Il y a quelques semaines, lorsque Donald Trump a déversé un torrent de tweets contre l'Allemagne et l'Union européenne, la chancelière allemande Angela Merkel a souligné à juste titre qu'il était trompeur de se concentrer sur le commerce de biens, dans lequel les États-Unis ont un déficit commercial au profit de l’UE, alors qu’ils ont un excédent dans les échanges de services. Comme d'autres dirigeants européens, Angela Merkel soutient l’idée d’une « taxe numérique » visant les multinationales américaines telles qu'Amazon, Facebook et Google, qui sont sous le feu des critiques pour avoir nominalement déclaré leurs profits dans différents pays d’Europe pour payer moins d’impôts.

Ironie du sort, les tarifs douaniers de Donald Trump ont le potentiel de compromettre l'avantage concurrentiel le plus important des États-Unis depuis la fin de la Seconde Guerre mondiale : des services à valeur élevée et à forte marge de profit, que ce soit dans les technologies ou dans le secteur pharmaceutique.

Depuis 2001, le surplus des services américains vis-à-vis de la Chine a été multiplié par neuf. Houston, au Texas, est l’une des principales villes bénéficiaires de ce surplus. L'automne dernier, le maire Sylvester Turner a accompagné une délégation commerciale en Chine composée de cadres de l'énergie, d’administrateurs d'hôpitaux, de médecins, de chercheurs et d’entrepreneurs. Cette visite a fait avancer de nombreux projets de collaboration, y compris un centre médical basé sur des technologies importées et des services de conseil venant de Houston.

Une grande partie de l'excédent commercial des services américains peut être attribuée aux dépenses des voyageurs chinois dans les domaines des affaires, des soins et de l'éducation, ainsi qu'au nombre croissant d'entreprises chinoises innovantes qui dépensent en droits de licence et droits d’utilisation de propriété intellectuelle. Au Texas, les tarifs douaniers décidés par Donald Trump mettent désormais en péril de grands projets qui ont demandé des années de préparation.
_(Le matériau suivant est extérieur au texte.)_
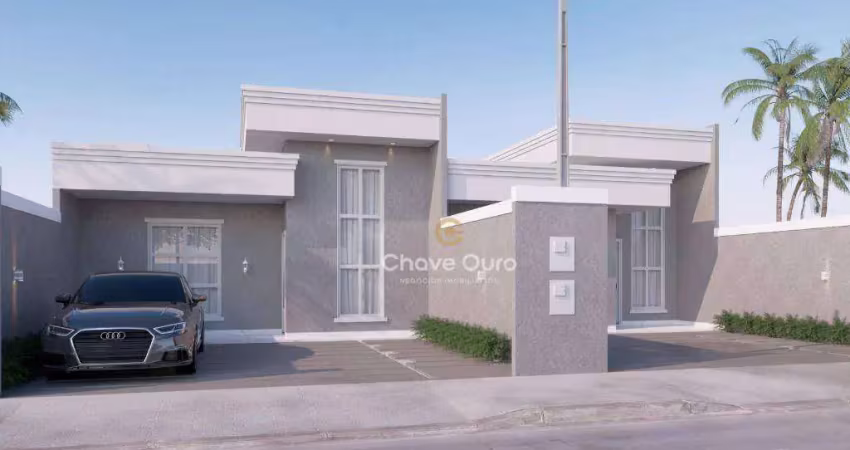 Casa com 2 dormitórios à venda, 60 m² por r$ 510.000,00 - tropical iv - cascavel/pr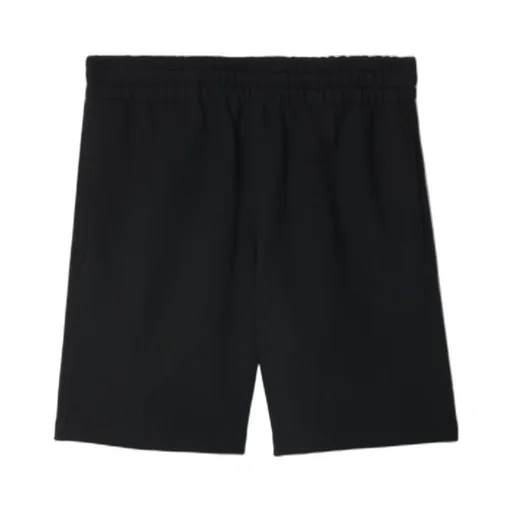 Check-Label Track Shorts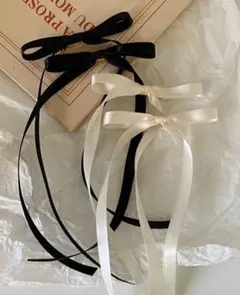 ヘアアレンジ用 パールシール リボンセットのサムネイル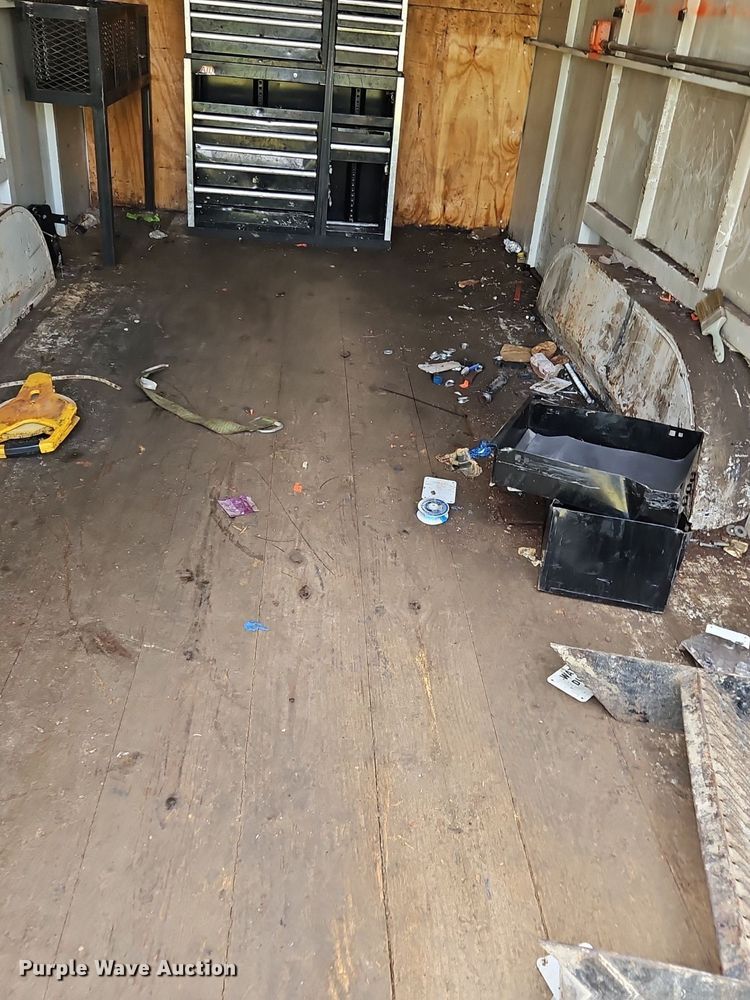 image for item OK9950 2014 W-W enclosed cargo trailer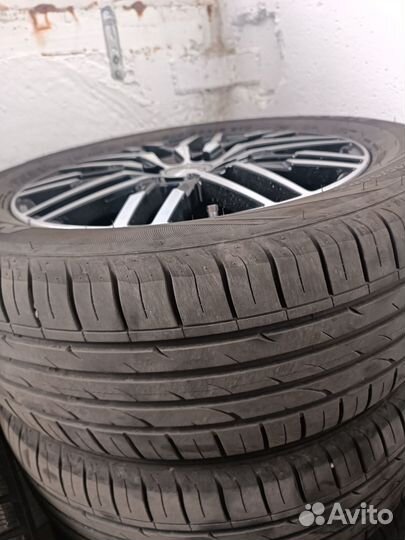 Литье диски r16 4x100 с резиной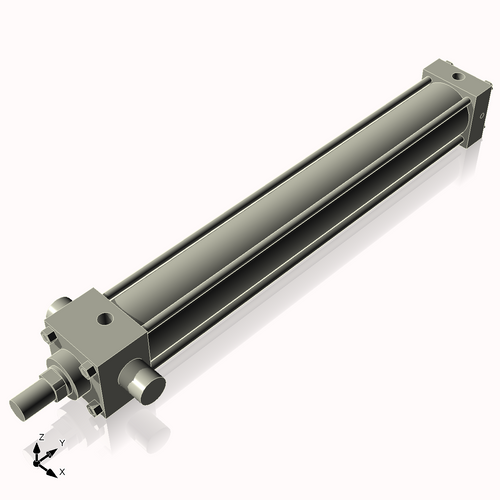Isometric View of 2MHTF15NCK1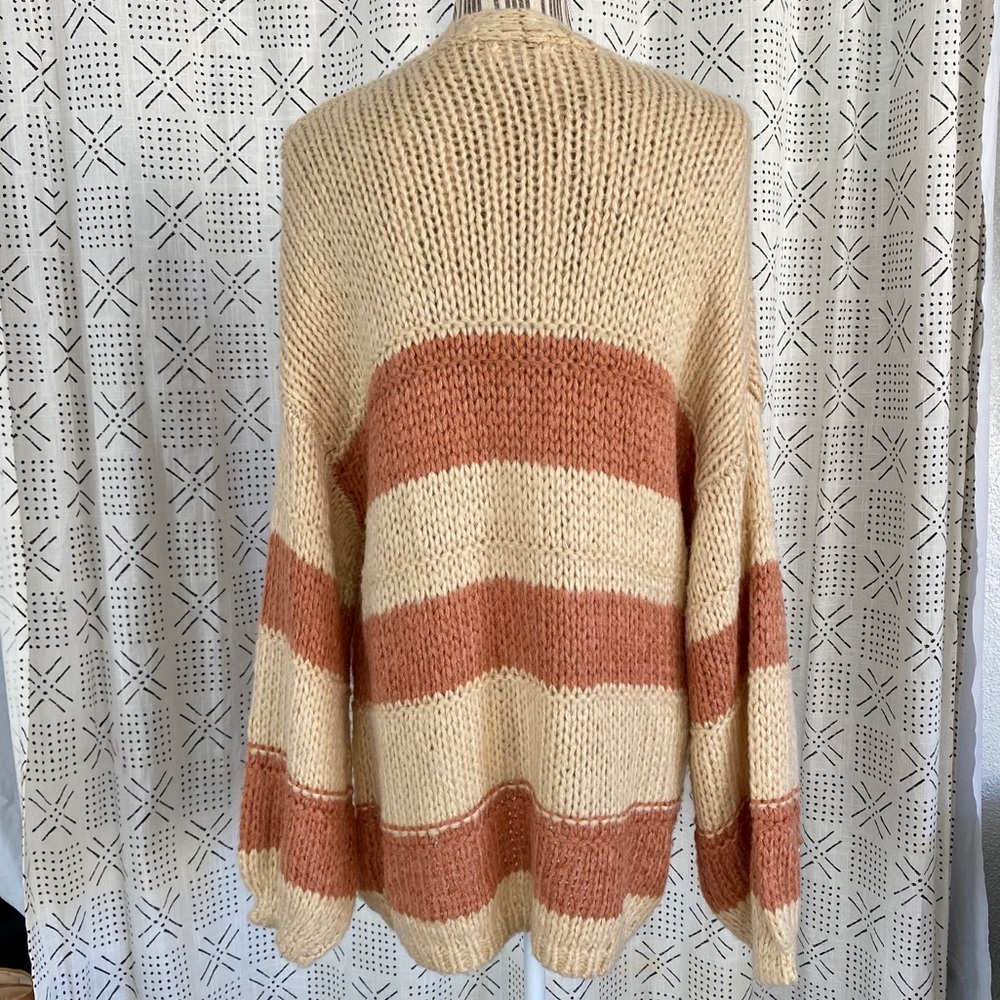 Striped Cardigan - Picture 5 of 5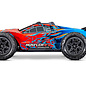 Traxxas TRA67464-4-RED  Rustler 4X4 BL-3S HD Red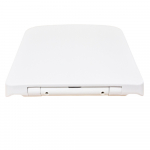 Bathstore Apex Soft Close Quick Release Toilet Seat & Cover White - CH.506318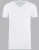 Garage Basic T-shirts 2-pack V-hals Bio Cotton Bodyfit Wit   2XL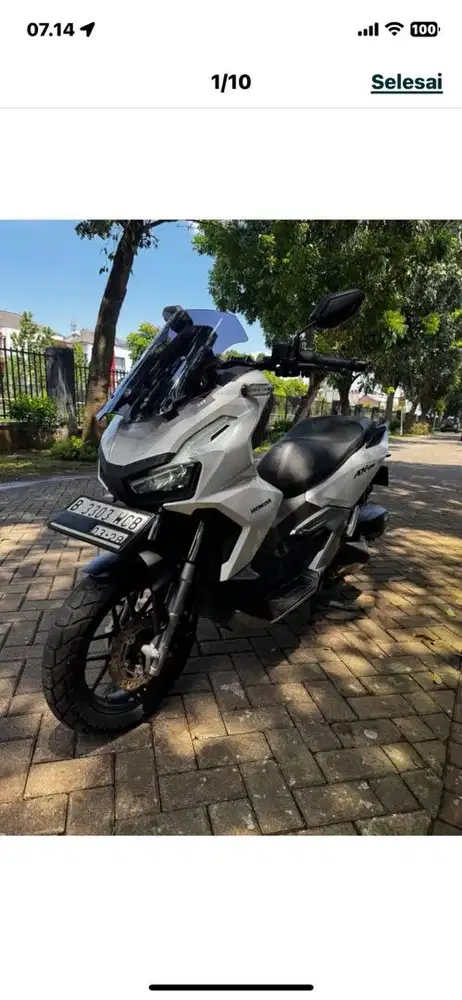 Di jual ADV WHITE GOOD CONDITION KM ONLY 1000313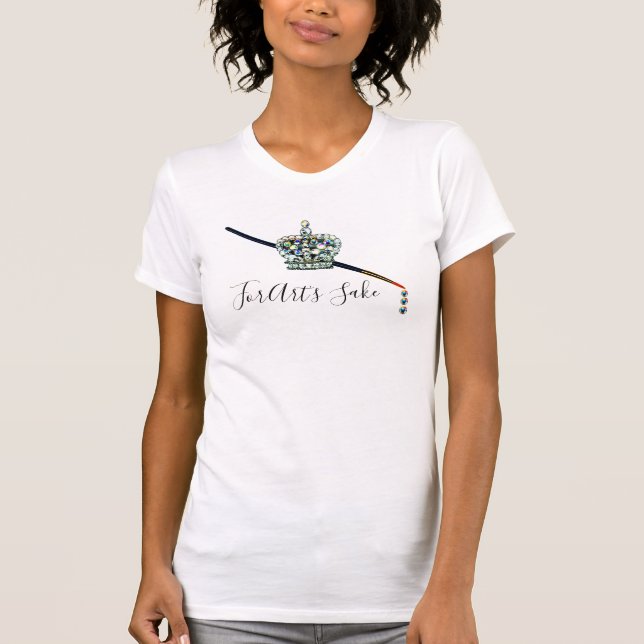 T-shirt "Pour le bien de l’art !" (Devant)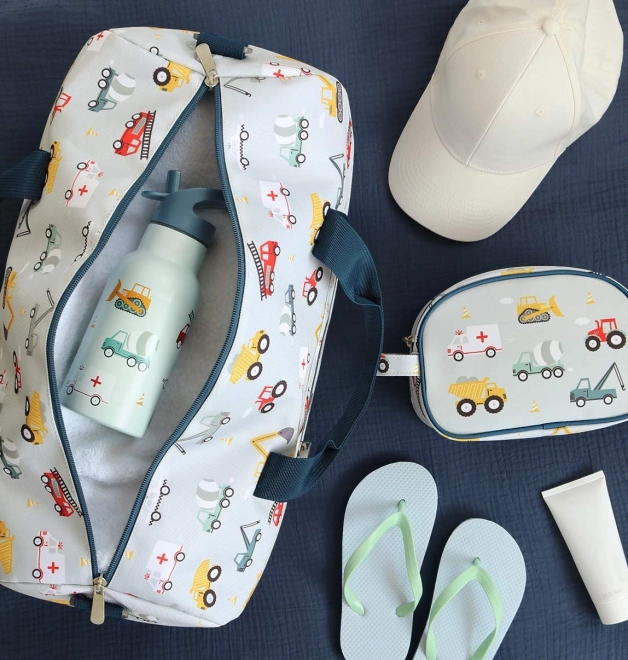 Children's Travel Bag - Vehicles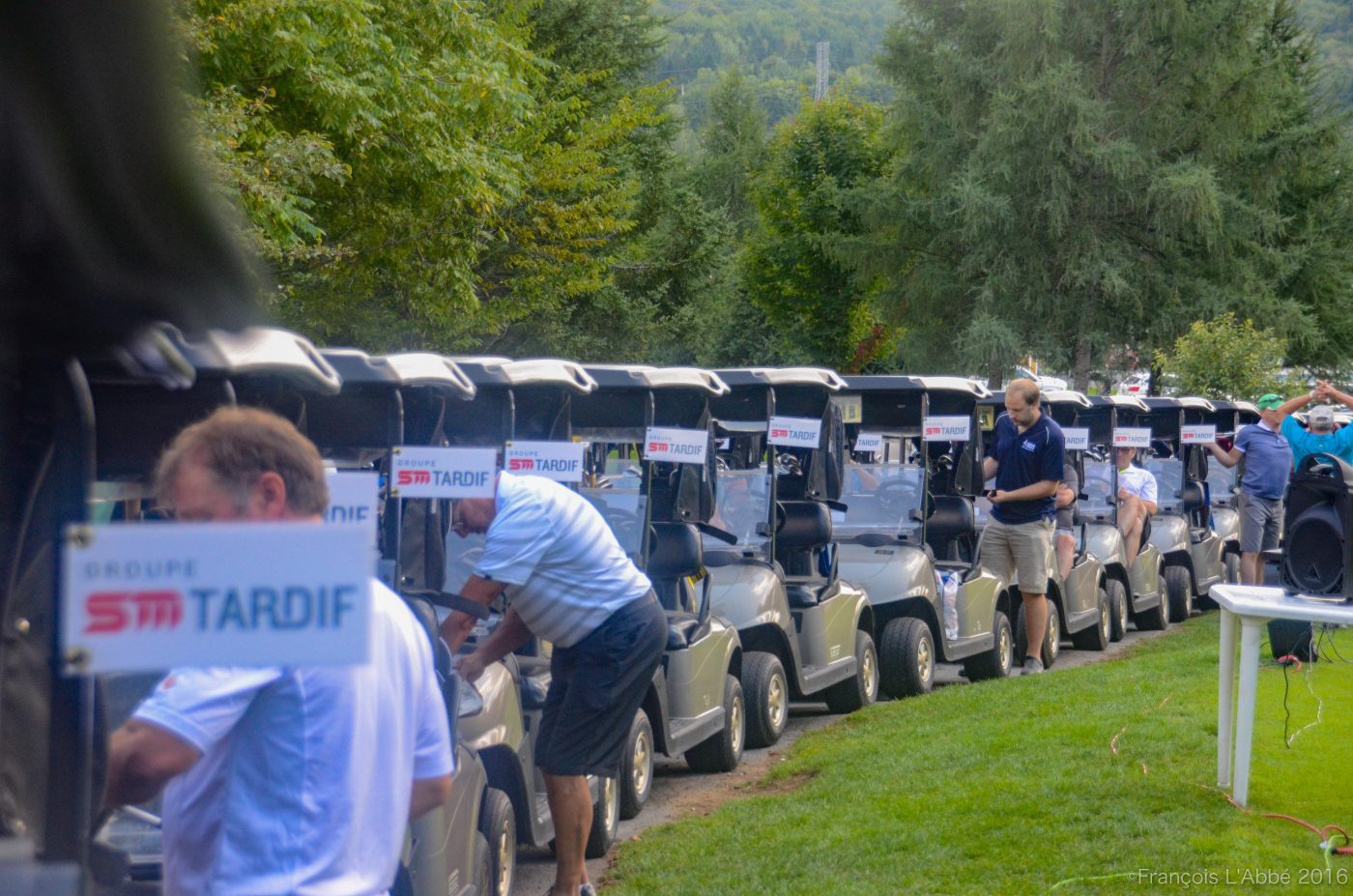 Tournoi de golf de la fondation, édition 2016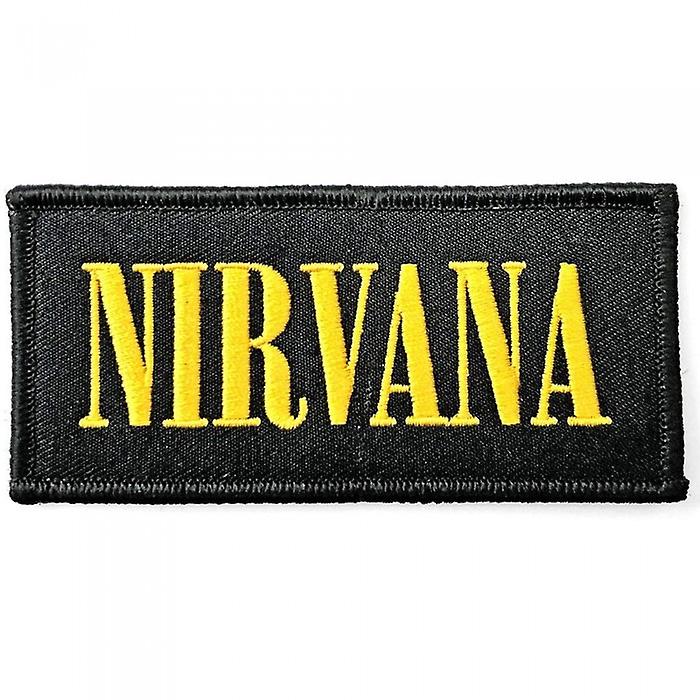 Nirvana Logo Iron On Patch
À mesure que les dommages collatéraux se propageront, il en ira de même pour les coûts. Si les centres métropolitains américains connaissent de graves problèmes, les enjeux seront beaucoup plus importants pour les États. L'année dernière, les échanges commerciaux de la Californie avec la Chine ont totalisé 170 milliards de dollars, grâce notamment aux voitures électriques, aux moteurs, aux pièces automobiles et à l'aluminium. « Une guerre commerciale est stupide », affirmait d’ailleurs le gouverneur de la Californie, Jerry Brown. Parmi les États américains, la Californie, qui est déjà confrontée à un déficit budgétaire de 1,6 milliard de dollars, est celui qui souffrira le plus si Donald Trump intensifie sa guerre tarifaire.

Pourtant, cela ne pourrait être qu’un début. Si une guerre commerciale déborde des biens vers les services, ni la Silicon Valley, ni Hollywood ne resteront à l’abri.

En aggravant les tensions commerciales, l’administration Trump met en péril les excédents de services américains, non seulement vis-à-vis de la Chine, mais aussi de ses autres « cibles pour cause de déficit ». Donald Trump rêve de vaincre la Chine dans une guerre commerciale et d'utiliser cet exemple pour forcer d'autres pays, notamment les membres de l'UE, le Canada, le Mexique, le Japon et la Corée du Sud, à demander grâce. C'est l’objectif final de la Maison-Blanche : premièrement, « choquer et impressionner » les adversaires commerciaux, puis négocier les meilleures conditions pour les États-Unis, « l’Amérique d’abord ».

Cependant, la Maison-Blanche sous-estime fortement la résilience de l'économie chinoise et de son peuple. De plus, les guerres tarifaires américaines contre ses partenaires en Europe, en Amérique du Nord et dans la région Asie-Pacifique ne se jouent pas sur une question de principe, mais sur une question de temps.

L'auteur est le fondateur de Difference Group. Il a travaillé en Inde, en Chine et aux États-Unis, et en tant que chercheur invité aux Instituts d'études internationales de Shanghai (Chine) et au Centre de l’Union européenne (Singapour).